The biggest measure in the Bill is the one that will introduce chemical roadside testing to tackle drug driving. It was described in the committee as a 'very significant advance in the measures relating to drug driving'.
Professor Cusack, head of the Medial Bureau of Road Safety, the state body for testing blood and urine specimens taken by gardaí, told the Committee that driving under the influence of drugs remains a significant problem.
Approximately one-in-ten drivers killed in crashes has a positive toxicology for a drug, or drugs. That clearly justifies the need for a device, similar to the roadside breathalyser for alcohol, to tackle the problem. We also know there is strong public support for this testing, as an attitude survey of 1,000 motorists conducted by the RSA last November showed 93pc agree gardai should have the power to conduct roadside testing.
Professor Cusack outlined that a two-step process has been identified. The first is the introduction of a field impairment test at the roadside. This was introduced back in December of last year. The Roadside Impairment Test provides gardai with additional powers to test drivers whom they suspect of driving under the influence of drugs.
The second step, which is being provided for in the proposed new Bill, will mean the introduction of roadside chemical testing modelled on the successful mandatory alcohol screening.
When in use it will test for certain key drugs, like cannabis, cocaine, opiates and benzodiazepines - the drugs most commonly found in drivers.
The committee raised an important point. They are concerned that people taking prescription or over-the-counter medicine would end up falling foul of these new powers. In response a message needs to go out loud and clear that if you are taking medicines under the direction of your doctor or pharmacist and you heed their advice on driving, you have absolutely nothing to fear.

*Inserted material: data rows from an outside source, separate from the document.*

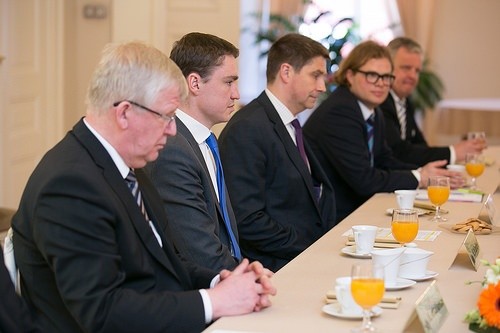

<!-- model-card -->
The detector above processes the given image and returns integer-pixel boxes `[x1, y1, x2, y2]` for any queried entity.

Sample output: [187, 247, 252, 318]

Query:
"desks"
[195, 143, 500, 333]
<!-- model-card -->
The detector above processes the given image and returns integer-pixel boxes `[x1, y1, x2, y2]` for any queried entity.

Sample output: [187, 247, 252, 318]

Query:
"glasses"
[114, 100, 176, 127]
[352, 68, 396, 86]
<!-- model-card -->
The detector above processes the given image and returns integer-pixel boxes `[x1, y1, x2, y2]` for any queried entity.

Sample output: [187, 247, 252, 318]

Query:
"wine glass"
[427, 176, 450, 223]
[392, 208, 419, 247]
[464, 152, 486, 191]
[351, 262, 385, 333]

Obviously, if someone takes or changes their medication and they feel groggy, then they shouldn't be driving. If you abuse such medicine you are a danger to yourself and others. And that's the main point of the new measure to tackle drug driving. It's not about illegal drugs or prescription drugs it's about impairment and safe driving.
The penalties for drug driving will be similar to drink driving, but higher penalties will apply where a person is found driving under the influence of both alcohol and drugs.
There is no doubt that with such additional powers and tough penalties more drug drivers will be apprehended by gardaí. Just like Mandatory Alcohol Testing, fear of being arrested and losing their licence will force these drivers to reconsider such dangerous behaviour.